An alternate way of looking at it:

When you work at a place you can help influence the culture to move it in the right direction. When you aren't working there you can't.

2 comments

If you are good, the best thing you can do is go leave and go work for a company doing things a better way. If you are not good the best thing you can do is stay and incrementally dilute their talent pool.

If you actually want to have more impact than that as an IC you could try your hand at internal activism, but I'd say you have a dramatically higher chance of damaging your career than creating any real change at a company that scale.

Internal activism has demonstrably achieved a noticeable amount in steering the company to act a bit more morally.

As far as I can tell all of the people quitting have achieved precisely fuck all. Not a single example to the contrary I can think of. Not at a big tech company (at a startup maybe).

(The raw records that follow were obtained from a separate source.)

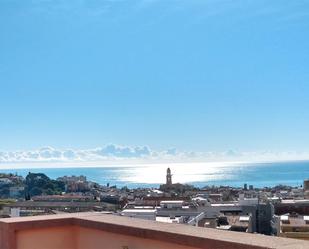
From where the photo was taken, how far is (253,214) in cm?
2312

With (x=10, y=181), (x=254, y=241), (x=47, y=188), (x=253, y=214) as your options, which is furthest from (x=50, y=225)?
(x=10, y=181)

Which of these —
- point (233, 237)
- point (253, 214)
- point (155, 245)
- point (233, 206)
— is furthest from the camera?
point (233, 206)

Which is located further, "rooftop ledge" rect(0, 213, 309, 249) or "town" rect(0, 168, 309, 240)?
"town" rect(0, 168, 309, 240)

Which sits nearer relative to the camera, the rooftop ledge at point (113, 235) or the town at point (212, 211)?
the rooftop ledge at point (113, 235)

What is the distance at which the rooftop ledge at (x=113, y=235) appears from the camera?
1924mm

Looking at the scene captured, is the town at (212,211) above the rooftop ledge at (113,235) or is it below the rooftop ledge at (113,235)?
below

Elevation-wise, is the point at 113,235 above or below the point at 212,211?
above

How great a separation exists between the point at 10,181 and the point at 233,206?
47.4m

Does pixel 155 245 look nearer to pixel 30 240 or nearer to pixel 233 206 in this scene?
pixel 30 240

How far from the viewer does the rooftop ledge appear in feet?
6.31

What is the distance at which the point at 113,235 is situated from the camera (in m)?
2.58

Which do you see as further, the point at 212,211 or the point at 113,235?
the point at 212,211

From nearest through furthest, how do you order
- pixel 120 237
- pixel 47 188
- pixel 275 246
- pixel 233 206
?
1. pixel 275 246
2. pixel 120 237
3. pixel 233 206
4. pixel 47 188

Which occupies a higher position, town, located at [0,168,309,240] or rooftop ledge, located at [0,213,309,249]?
rooftop ledge, located at [0,213,309,249]
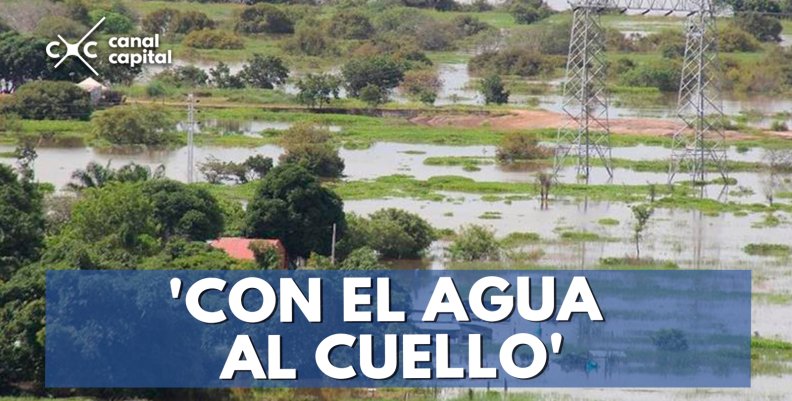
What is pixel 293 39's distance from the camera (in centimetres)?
4656

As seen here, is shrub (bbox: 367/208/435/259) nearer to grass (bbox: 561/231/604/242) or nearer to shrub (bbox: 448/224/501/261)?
shrub (bbox: 448/224/501/261)

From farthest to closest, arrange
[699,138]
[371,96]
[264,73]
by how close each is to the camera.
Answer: [264,73] < [371,96] < [699,138]

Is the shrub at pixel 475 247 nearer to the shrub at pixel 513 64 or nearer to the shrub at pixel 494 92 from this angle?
the shrub at pixel 494 92

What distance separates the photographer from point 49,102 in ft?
107

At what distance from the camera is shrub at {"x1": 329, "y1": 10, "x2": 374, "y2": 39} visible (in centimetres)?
4903

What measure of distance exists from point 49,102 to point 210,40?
13.3 meters

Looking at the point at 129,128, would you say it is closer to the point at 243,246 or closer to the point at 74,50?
the point at 74,50

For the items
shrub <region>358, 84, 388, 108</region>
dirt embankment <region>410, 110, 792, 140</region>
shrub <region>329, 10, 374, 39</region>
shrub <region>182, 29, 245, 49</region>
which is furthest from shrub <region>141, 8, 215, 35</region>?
dirt embankment <region>410, 110, 792, 140</region>

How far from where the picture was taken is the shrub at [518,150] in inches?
1208

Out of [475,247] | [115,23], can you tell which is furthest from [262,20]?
[475,247]

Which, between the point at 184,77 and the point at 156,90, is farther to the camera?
the point at 184,77

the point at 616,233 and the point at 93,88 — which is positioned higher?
the point at 93,88

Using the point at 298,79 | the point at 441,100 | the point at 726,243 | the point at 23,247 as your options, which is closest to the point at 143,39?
the point at 298,79

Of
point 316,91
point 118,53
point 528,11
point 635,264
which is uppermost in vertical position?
point 528,11
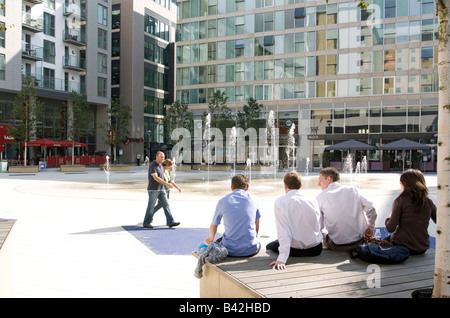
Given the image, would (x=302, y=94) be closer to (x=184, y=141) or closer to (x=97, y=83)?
(x=184, y=141)

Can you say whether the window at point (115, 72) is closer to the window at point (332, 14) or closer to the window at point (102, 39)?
the window at point (102, 39)

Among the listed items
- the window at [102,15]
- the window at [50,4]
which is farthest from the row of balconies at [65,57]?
the window at [102,15]

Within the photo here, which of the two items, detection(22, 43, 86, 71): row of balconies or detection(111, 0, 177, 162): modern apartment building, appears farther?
detection(111, 0, 177, 162): modern apartment building

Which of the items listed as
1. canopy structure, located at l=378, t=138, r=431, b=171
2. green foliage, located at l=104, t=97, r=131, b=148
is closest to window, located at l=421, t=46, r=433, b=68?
canopy structure, located at l=378, t=138, r=431, b=171

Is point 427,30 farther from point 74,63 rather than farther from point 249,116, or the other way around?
point 74,63

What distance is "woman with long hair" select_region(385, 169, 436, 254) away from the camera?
4.42 metres

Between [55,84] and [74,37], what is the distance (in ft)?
21.0

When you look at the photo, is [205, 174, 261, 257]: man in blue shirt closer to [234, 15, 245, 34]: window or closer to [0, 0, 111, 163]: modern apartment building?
[0, 0, 111, 163]: modern apartment building

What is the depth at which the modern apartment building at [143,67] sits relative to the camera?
5728 cm

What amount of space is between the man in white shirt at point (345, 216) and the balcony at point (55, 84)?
40.9 metres

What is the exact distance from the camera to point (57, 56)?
148 feet

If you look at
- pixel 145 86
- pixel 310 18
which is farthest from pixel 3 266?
pixel 145 86

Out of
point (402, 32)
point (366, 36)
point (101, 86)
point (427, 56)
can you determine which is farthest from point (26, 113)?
point (427, 56)

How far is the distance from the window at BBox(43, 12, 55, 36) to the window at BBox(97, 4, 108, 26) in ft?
21.7
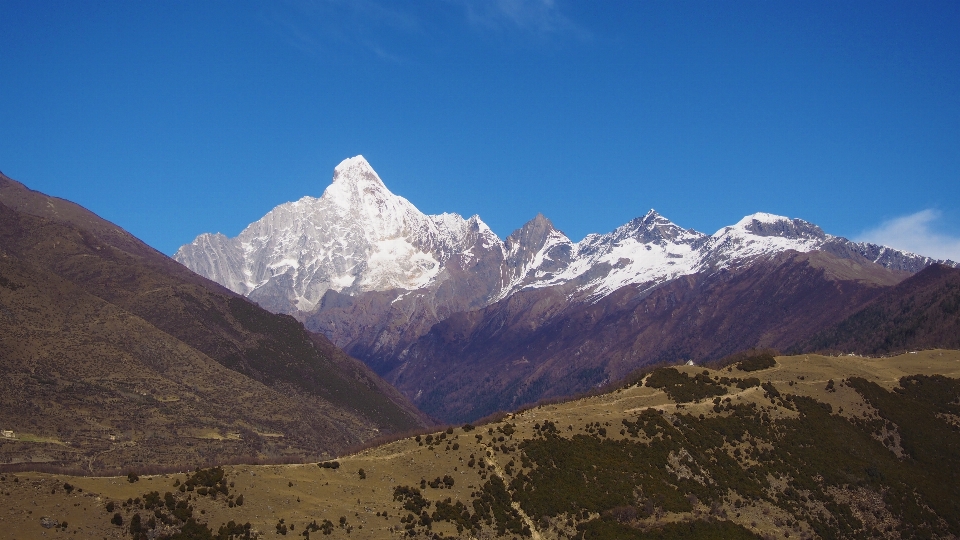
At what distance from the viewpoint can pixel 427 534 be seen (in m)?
98.4

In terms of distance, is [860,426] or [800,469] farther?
[860,426]

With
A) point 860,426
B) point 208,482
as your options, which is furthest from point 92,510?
point 860,426

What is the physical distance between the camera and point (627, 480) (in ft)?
380

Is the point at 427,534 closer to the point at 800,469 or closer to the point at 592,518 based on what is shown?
the point at 592,518

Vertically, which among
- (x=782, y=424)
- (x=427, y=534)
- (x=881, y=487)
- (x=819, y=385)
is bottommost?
(x=427, y=534)

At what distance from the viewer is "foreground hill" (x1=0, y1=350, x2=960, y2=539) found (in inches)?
3666

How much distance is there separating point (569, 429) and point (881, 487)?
47.8 meters

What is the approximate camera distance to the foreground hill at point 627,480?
93.1m

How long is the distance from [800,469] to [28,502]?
337ft

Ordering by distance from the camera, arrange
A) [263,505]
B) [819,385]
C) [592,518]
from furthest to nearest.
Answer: [819,385] < [592,518] < [263,505]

Interestingly every time this topic crops up there's a chorus of "just quit if you feel that way about it" as if the exact opposite was true although in reality I think everybody kind of knows it's really not.

From a non American perspective it's really strange watching this play out. Like looking at a culture that cant see the color blue or something.

> As far as I can tell all of the people quitting have achieved precisely fuck all. Not a single example to the contrary I can think of. Not at a big tech company (at a startup maybe).

The idea is that you leave and go work on something else that makes the world better versus contributing to the borg.

Still a good chance it'll come to nothing and your efforts to help reform the borg if you stayed (even by a tiny amount) would have been more effective in making the world a better place.

It's definitely a trade off thats quite personal.

Unlike other personal trade offs people seem quite comfortable making this one on your behalf.

> As far as I can tell all of the people quitting have achieved precisely fuck all. Not a single example to the contrary I can think of. Not at a big tech company (at a startup maybe).

The thesis being, AIUI, that then they weren't good enough. Because if they had been, the competitor they started after leaving would have buried their original employer.

> If you are good, the best thing you can do is go leave and go work for a company doing things a better way

Assuming that the new company will displace the old one.

However at a large monopoly like google/facebook/amazon, if you want to change the world, you need to first change the company.

The vague thing about "damaging my career" is a bit nebulous.

I was bought out, so most of my remuneration is in stocks. There is almost no incentive for me to "build out my career" year. So I have no issue with calling out obvious bullshit/stuff that goes against publicly stated principles.

An employee cannot realistically hope to change the morality of a publicly traded corporation.